Surchauffe cognitive : le coût caché de l'intensification par l'IA

Surchauffe cognitive : le coût caché de l'intensification par l'IA

L’IA est censée nous permettre de dégager du temps et de simplifier le travail. Mais une étude BCG auprès de 1 488 salariés américains révèle une réalité plus contrastée : l’usage de l’IA réduit le burn-out, mais il crée aussi un nouveau type d’épuisement – qui, lui, passe sous les radars.

Les chercheurs nomment ce phénomène « AI brain fry » – ou surchauffe cognitive : une fatigue aiguë liée à une supervision intensive des outils IA. Les conséquences sont sérieuses : fatigue décisionnelle, multiplication des erreurs, hausse du turnover pour les usagers les plus intensifs…

L’étude dresse trois principaux constats :

- Burn-out et surchauffe cognitive sont deux phénomènes distincts. En automatisant les tâches répétitives, l’IA réduit le burn-out de 15 %. Mais elle accroît en parallèle la fatigue cognitive. Ce sont deux formes d’épuisement différentes – avec des causes et des remèdes bien distincts.

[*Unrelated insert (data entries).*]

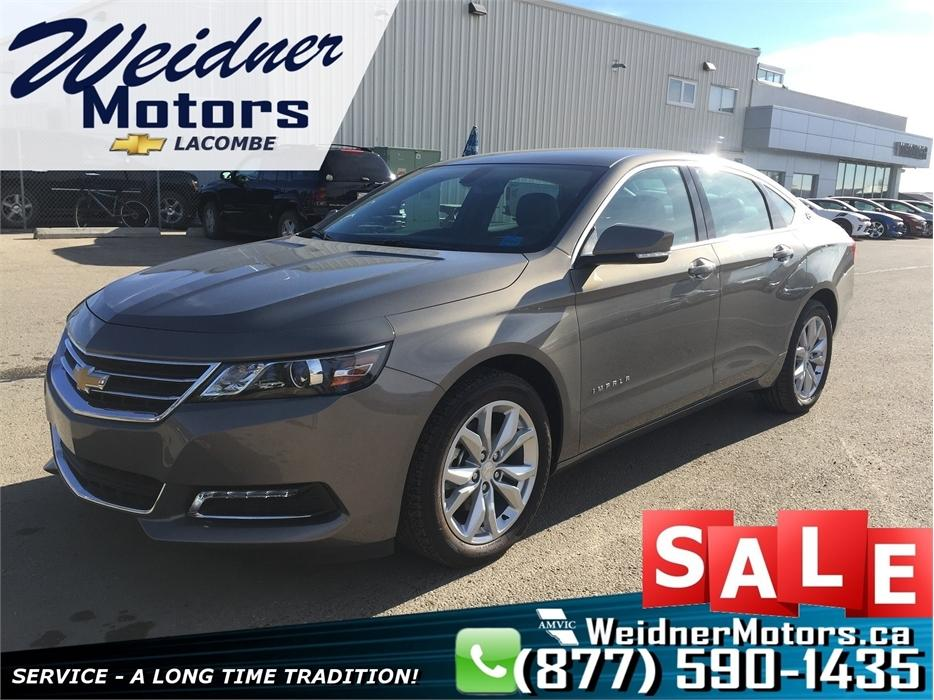 2018 Chevrolet Impala V6 Convenience Leather Pkg *Remote Start* Lacombe area, Red Deer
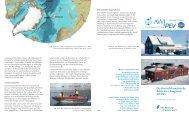 Die Deutsch-Französische Arktis-Forschungsbasis AWIPEV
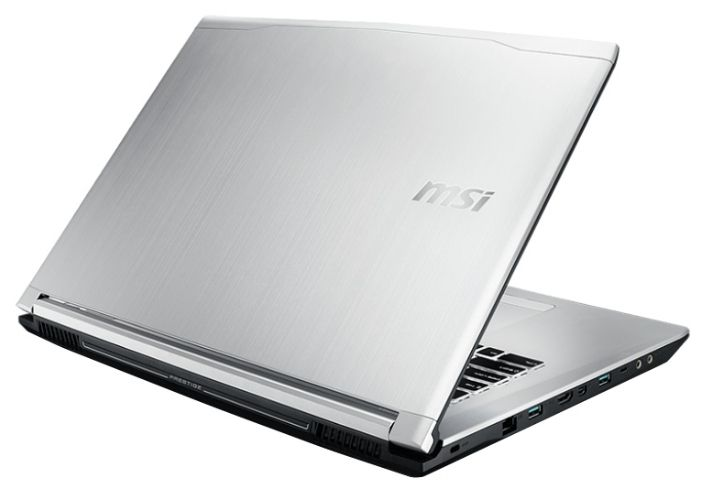 "MSI PE 70 6QD-245XRU (17,3"" / Core i5 6300HQ / 8Gb / 2Gb GTX 950M / 1Tb HDD / WiFi / BT / DOS) MS-1795"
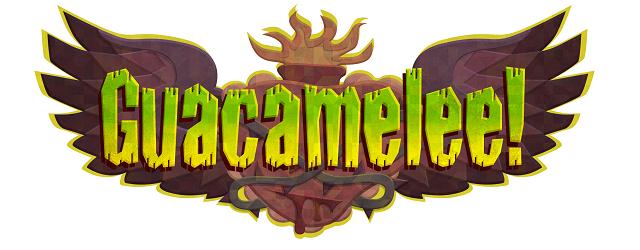 Bild von Guacamelee! – Fantástico-Paket erscheint in der nächsten Woche im PSN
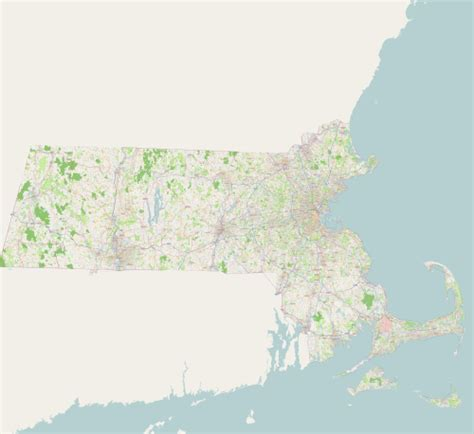 mapnik tutorial xml boston gis tutorial booklet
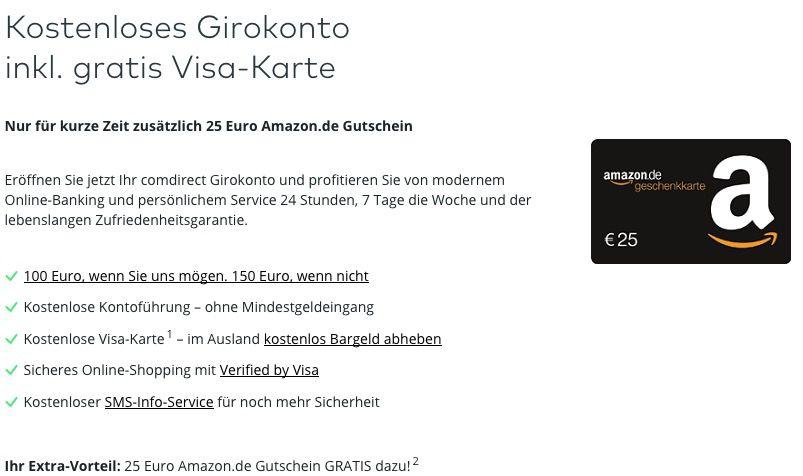 Bildschirmfoto 2016 12 05 um 18.28.33 Bis zu 150€ Geschenkt für ein kostenloses Girokonto bei Comdirect + 25€ Amazon Gutschein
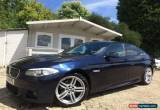 Classic 2011 BMW 5 Series 2.0 520d M Sport 4dr for Sale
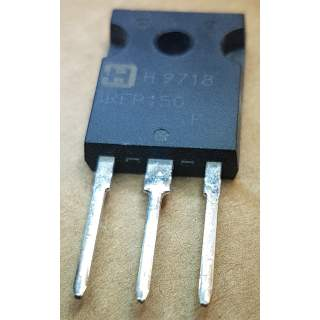 IRFP150  Power MOSFET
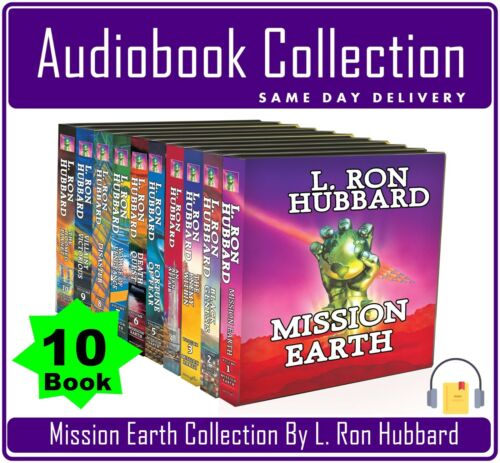 L Ron Hubbard - Mission Earth 1 2 3 4 5 6 7 8 9 10 AudioBook Collection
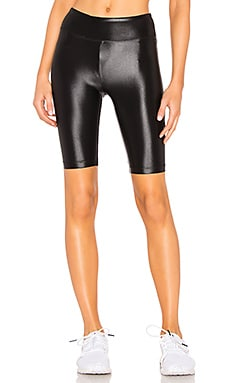 Densonic High Rise Infinity Short KORAL $65 BEST SELLER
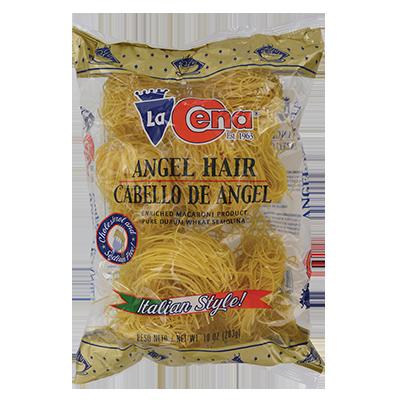 922475-la-cena-angel-hair-fideo-10oz.png
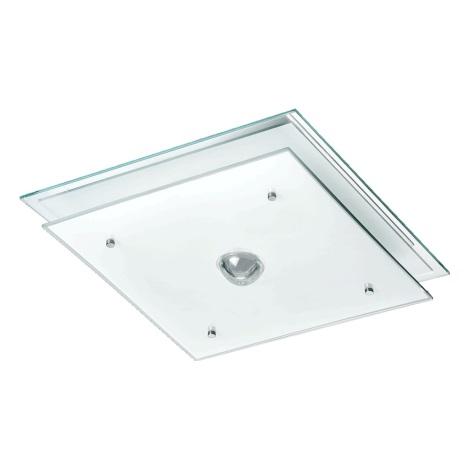 LUXERA 65115 - IKAROS DIAMOND mennyezeti lámpa 3xE27/60W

- La supervision d’une ou de plusieurs IA est à l’origine de la surchauffe. Utiliser l’IA pour automatiser une tâche n’est pas fatigant en soi. Ce qui épuise, c’est de surveiller ses productions en permanence, de valider ses résultats, de jongler entre plusieurs agents…. On observe en particulier qu’au-delà de trois outils d’IA utilisés en simultané, la productivité chute.

- Créer des incitations pour utiliser l’IA aggrave le problème. En faisant de l’utilisation de l’IA un objectif de performance – nombre de lignes de code générées par IA, nombre de tokens consommés, etc. –, les organisations incitent involontairement leurs équipes à multiplier la supervision des outils. Ce qui produit exactement l’épuisement qu’elles cherchent à éviter.

Vos meilleurs utilisateurs d’IA sont aussi les plus exposés à la surchauffe cognitive. Est-ce que vos indicateurs les orientent vers plus de performance – ou vers plus de supervision ?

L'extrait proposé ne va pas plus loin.